Reading text -
The NeuroFly simulator is a pilot project between AFormX and DDTLab Research Laboratory as part of the Network of Research Arts and Culture Centers (RUK) project. The aim of the project is to combine our VR flight simulator with a brain computer interface (BCI), which allows the end-user to communicate directly between the brain and the simulator and thus direct the aircraft in the simulation. It is a hands-off flight simulator.
The NeuroFly simulator consists of several individual components, which together provide an immersive and unique user experience. The user’s first contact with the NeuroFly simulator is a chair with a comfortable seat that was designed with several goals in mind:
- it is mobile (and can be easy transported in a van);
- it is functional and is comfortable for seating;
- has all the VR technology implemented inside;
- offers insulation from noise and other disturbances present at fairs and other exhibitions;
- it has a futuristic look and feel that complements the project R&D nature.
The chair is designed in a way that helps to isolate the user from the outside world and helps him/her focus on his/her flight experience. Using the VR googles, the immersion is full and complete.
The user operates the aircraft via the Unicorn Brain Computer Interface (Unicorn BCI), manufactured by the Austrian company g.tec, which specializes in invasive and non-invasive brain-computer interfaces (BCI) and neurotechnology.
The Unicorn BCI device contains 8 electrodes that measure brain electrical activity on the surface of the head using the EEG method. EEG or electroencephalography is a method used to measure the activities of large groups of cortical neurons.
In addition to the electrodes, the Unicorn BCI device also includes a set of computer programs with which we can monitor the measured signals and which allow us to select the elements on the displayed keyboard with the help of the P300 signal.

Collection entries:
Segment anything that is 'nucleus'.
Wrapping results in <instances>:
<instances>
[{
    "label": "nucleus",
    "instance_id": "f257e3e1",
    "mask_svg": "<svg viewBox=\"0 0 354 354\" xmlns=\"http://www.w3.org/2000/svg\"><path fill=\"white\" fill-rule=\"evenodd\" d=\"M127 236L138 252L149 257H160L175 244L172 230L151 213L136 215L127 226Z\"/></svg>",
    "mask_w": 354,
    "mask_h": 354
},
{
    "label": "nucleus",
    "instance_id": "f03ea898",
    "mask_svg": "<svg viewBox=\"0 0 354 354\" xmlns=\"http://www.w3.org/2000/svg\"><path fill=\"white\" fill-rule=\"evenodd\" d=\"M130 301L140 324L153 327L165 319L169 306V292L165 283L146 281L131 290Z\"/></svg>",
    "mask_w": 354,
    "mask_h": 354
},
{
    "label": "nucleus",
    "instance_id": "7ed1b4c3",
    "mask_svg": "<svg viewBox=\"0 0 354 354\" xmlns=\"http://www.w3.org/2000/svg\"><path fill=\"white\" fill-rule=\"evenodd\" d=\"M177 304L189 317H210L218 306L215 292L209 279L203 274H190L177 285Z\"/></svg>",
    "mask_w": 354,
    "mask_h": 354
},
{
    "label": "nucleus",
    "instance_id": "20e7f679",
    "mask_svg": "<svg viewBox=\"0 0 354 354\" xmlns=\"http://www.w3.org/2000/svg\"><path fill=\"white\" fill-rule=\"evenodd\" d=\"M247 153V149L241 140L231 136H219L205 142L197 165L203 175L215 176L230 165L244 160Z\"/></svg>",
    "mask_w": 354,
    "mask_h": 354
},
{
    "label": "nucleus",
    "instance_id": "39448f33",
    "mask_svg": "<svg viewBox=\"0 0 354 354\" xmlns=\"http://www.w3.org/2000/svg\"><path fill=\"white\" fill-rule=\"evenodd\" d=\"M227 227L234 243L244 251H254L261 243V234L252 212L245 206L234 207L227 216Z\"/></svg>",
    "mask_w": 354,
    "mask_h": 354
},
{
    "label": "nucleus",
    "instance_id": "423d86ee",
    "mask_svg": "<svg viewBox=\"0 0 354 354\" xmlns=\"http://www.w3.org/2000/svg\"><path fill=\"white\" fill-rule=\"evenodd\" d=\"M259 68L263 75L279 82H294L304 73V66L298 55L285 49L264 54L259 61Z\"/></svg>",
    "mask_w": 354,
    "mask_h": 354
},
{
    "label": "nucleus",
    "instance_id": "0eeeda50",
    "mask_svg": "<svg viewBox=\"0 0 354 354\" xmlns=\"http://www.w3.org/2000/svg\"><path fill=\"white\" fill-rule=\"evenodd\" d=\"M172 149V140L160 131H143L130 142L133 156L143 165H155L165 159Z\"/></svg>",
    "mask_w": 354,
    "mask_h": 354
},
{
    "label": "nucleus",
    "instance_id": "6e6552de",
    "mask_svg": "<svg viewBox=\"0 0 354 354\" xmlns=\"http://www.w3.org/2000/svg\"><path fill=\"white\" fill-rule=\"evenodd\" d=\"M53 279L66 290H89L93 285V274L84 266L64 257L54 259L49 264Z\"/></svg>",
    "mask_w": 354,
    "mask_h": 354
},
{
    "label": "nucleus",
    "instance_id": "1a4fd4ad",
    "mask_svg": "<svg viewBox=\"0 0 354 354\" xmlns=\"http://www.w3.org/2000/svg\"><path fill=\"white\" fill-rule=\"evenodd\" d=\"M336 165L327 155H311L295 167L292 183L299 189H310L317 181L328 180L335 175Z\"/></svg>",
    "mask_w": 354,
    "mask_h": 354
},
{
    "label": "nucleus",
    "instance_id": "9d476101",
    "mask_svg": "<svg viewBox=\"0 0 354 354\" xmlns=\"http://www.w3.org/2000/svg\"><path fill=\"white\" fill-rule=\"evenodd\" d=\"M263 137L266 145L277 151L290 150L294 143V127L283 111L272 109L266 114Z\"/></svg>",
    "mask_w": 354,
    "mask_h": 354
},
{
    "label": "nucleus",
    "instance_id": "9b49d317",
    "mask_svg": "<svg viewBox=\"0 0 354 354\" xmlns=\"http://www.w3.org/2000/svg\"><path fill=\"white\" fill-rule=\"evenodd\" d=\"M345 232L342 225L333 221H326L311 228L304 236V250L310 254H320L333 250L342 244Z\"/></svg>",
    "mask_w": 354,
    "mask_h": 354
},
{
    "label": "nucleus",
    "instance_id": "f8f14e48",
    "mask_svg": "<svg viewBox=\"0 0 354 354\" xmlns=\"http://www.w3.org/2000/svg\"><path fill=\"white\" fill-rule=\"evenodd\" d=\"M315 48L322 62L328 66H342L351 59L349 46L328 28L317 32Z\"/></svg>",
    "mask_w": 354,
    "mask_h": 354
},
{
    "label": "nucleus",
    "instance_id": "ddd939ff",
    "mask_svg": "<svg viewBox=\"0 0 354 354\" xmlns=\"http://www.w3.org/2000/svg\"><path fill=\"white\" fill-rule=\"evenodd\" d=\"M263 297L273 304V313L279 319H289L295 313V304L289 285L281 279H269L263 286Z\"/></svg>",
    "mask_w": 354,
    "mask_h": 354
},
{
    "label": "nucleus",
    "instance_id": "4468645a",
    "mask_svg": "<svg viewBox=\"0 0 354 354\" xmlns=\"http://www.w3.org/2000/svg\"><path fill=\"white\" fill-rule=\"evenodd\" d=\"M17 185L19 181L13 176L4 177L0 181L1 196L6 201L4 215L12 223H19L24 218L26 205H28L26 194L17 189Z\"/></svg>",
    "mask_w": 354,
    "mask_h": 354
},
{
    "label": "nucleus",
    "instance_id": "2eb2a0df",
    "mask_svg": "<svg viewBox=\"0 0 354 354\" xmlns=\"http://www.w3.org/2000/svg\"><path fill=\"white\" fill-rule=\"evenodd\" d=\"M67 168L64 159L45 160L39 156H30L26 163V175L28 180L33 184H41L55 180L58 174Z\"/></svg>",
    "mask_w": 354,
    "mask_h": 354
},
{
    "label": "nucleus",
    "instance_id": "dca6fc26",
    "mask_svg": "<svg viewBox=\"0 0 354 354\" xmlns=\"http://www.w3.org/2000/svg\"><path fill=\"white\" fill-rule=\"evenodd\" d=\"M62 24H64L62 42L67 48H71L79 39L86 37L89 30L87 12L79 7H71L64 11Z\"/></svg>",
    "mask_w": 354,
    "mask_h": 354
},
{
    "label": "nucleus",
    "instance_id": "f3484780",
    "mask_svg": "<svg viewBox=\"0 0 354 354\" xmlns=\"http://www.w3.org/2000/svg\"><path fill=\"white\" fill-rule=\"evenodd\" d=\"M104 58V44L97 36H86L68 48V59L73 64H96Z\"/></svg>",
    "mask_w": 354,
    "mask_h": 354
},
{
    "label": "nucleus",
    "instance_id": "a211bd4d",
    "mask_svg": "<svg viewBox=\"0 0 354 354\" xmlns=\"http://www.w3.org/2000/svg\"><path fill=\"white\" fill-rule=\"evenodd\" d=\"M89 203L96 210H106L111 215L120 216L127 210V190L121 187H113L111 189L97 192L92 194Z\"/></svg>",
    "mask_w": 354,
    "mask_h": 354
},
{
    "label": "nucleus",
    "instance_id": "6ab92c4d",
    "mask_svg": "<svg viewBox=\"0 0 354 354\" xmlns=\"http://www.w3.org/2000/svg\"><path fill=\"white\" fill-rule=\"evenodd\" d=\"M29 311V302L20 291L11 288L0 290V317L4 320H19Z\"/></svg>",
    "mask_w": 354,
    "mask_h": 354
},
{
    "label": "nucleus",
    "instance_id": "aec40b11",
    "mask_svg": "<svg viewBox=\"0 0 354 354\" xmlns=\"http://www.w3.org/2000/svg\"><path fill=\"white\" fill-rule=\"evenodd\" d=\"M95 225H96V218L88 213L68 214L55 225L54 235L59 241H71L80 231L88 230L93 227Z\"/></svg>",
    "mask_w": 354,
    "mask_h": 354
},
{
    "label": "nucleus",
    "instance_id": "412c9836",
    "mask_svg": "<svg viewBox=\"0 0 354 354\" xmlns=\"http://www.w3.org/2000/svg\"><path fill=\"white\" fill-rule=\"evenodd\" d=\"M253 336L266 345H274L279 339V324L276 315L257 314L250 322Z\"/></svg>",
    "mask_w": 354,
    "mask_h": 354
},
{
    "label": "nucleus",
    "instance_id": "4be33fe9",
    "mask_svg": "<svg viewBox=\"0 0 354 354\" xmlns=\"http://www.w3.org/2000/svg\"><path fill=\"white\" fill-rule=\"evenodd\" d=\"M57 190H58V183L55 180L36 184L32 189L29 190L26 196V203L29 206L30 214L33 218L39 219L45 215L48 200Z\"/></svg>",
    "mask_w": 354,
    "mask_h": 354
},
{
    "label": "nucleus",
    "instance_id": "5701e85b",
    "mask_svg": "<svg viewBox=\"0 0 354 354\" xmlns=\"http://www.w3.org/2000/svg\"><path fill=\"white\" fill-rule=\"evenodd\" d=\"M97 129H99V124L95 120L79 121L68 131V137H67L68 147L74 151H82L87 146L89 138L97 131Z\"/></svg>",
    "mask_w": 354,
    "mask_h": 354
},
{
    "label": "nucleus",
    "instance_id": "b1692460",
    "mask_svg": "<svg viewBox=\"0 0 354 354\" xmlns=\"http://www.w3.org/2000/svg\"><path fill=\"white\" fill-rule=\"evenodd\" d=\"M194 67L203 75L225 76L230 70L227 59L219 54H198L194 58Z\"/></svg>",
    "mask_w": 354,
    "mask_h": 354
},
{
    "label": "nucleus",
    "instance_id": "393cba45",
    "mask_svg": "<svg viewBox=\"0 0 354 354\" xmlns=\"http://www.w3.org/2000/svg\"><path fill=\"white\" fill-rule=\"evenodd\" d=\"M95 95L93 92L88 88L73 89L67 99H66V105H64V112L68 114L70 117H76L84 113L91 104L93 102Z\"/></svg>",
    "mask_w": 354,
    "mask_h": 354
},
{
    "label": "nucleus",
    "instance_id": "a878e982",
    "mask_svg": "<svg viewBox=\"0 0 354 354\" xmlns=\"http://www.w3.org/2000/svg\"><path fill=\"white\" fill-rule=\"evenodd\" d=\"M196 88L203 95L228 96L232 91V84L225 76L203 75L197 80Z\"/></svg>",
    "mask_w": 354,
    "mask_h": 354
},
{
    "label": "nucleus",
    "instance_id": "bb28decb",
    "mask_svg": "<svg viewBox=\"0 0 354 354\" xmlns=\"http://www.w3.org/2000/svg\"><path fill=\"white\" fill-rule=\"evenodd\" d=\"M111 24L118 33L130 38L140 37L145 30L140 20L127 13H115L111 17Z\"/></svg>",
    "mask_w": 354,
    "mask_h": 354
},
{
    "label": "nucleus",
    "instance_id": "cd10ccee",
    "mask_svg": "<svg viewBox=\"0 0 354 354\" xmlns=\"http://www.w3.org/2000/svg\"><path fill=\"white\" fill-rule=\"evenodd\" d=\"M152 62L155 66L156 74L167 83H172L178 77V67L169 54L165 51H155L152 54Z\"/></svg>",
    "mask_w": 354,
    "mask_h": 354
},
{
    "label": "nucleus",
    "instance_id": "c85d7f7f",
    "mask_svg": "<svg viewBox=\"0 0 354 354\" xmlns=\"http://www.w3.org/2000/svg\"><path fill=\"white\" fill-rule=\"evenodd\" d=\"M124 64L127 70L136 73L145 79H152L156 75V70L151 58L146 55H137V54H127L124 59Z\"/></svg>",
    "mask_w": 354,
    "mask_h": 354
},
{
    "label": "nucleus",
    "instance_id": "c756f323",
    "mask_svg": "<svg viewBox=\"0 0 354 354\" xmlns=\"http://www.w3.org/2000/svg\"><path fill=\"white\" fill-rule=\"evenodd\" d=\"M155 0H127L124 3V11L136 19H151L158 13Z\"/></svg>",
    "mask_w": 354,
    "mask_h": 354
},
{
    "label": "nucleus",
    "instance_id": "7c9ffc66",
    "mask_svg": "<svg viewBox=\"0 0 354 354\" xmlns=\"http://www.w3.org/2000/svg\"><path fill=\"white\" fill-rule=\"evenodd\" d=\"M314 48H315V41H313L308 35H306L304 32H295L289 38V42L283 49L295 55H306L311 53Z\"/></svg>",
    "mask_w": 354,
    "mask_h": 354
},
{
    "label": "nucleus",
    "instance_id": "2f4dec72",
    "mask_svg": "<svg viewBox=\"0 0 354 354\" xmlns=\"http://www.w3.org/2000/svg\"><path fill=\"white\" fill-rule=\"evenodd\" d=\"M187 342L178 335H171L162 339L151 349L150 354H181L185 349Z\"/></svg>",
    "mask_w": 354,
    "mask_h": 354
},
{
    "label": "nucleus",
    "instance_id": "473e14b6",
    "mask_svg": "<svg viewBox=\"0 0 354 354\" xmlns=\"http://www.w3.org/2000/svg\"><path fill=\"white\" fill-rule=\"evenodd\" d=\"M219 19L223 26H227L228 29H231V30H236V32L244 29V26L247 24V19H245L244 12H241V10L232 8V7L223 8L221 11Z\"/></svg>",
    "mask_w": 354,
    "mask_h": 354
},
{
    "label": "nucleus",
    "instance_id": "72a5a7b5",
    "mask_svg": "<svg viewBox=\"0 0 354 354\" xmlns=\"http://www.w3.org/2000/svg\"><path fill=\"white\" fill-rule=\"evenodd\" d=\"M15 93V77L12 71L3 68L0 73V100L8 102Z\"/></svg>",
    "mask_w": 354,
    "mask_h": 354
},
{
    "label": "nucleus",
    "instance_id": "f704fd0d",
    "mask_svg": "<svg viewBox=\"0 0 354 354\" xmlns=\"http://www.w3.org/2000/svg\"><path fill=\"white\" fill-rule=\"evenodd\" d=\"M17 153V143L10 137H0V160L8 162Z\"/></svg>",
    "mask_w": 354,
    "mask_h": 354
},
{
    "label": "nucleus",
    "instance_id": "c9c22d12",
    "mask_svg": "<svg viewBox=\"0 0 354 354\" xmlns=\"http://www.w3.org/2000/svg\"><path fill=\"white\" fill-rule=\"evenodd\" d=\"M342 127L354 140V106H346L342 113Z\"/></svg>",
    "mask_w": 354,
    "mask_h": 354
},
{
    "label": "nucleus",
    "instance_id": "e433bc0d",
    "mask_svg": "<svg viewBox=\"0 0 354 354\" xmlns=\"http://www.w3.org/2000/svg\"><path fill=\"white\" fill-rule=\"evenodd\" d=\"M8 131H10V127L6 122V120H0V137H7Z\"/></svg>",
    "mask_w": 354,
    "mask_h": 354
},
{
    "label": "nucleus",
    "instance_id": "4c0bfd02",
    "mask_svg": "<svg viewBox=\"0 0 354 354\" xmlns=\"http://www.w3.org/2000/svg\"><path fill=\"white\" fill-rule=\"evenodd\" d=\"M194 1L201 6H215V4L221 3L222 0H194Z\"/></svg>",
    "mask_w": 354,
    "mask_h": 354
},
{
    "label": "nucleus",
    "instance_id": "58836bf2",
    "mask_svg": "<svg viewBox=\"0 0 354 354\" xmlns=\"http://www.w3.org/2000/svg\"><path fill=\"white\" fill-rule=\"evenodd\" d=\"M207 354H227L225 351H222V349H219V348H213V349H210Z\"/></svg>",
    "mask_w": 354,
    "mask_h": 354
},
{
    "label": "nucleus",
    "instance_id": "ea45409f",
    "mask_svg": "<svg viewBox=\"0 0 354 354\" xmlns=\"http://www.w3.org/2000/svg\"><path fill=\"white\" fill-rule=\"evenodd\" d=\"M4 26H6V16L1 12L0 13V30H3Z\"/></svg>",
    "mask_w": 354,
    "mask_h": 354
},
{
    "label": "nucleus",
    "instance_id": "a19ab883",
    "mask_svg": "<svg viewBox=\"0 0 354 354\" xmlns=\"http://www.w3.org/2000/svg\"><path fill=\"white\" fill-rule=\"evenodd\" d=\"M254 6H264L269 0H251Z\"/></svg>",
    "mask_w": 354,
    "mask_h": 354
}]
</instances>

Using the information -
1 > Reproduce the part of the NeuroFly simulator description that opens with the words containing "The Unicorn BCI device contains" and closes with "the P300 signal.".
2 > List the goals the NeuroFly simulator description gives for the design of the chair.
3 > Carry the NeuroFly simulator description on from its last sentence.

Solved tasks -
1 >
The Unicorn BCI device contains 8 electrodes that measure brain electrical activity on the surface of the head using the EEG method. EEG or electroencephalography is a method used to measure the activities of large groups of cortical neurons.
In addition to the electrodes, the Unicorn BCI device also includes a set of computer programs with which we can monitor the measured signals and which allow us to select the elements on the displayed keyboard with the help of the P300 signal.

2 >
- It is mobile and can easily be transported in a van.
- It is functional and comfortable for seating.
- It has all the VR technology built inside.
- It offers insulation from noise and other disturbances at fairs and other exhibitions.
- It has a futuristic look and feel that complements the project's R&D nature.

3 >
The NeuroFly simulator uses two of these programs.
– Unicorn Recorder, which shows the time course of the signal on the individual electrodes, is started when the electrode cap is placed on the user’s head and measurements are started to make sure that the signal on the electrodes is good.
– Unicorn Speller is used during the simulation. The program includes a keyboard with flashing characters, and algorithms that analyze brain signals and identify which symbol the user has chosen in mind. The selected symbol is then sent to another application via the UDP protocol.
For the needs of the NeuroFly project, we designed our own keyboard, which contains characters that can be used to control the flight of an aircraft in a simulation. Due to the specifics of the P300 signals, the characters on the keyboard must flash, the NeuroFly keyboard displays the face of one of the NeuroFly team members in its place when the character flashes. Showing human faces is a trick that helps us to improve the selection using only thoughts, as the human brain is good at recognizing faces and even has a brain center dedicated to just that task.
The user operates the NeuroFly aircraft via a brain-computer interface using only his/her own brain activity. He/She also simultaneously observes the progress of a flight using VR googles. The operation of BCI devices is based on the interaction between two adaptive controllers: the user, who must know how to intentionally elicit the correct brain signals that will trigger the command, and the BCI system, which must translate these signals into commands and execute them. Operating with brain interfaces is therefore an ability that both the user and the system must learn by constantly adapting to each other.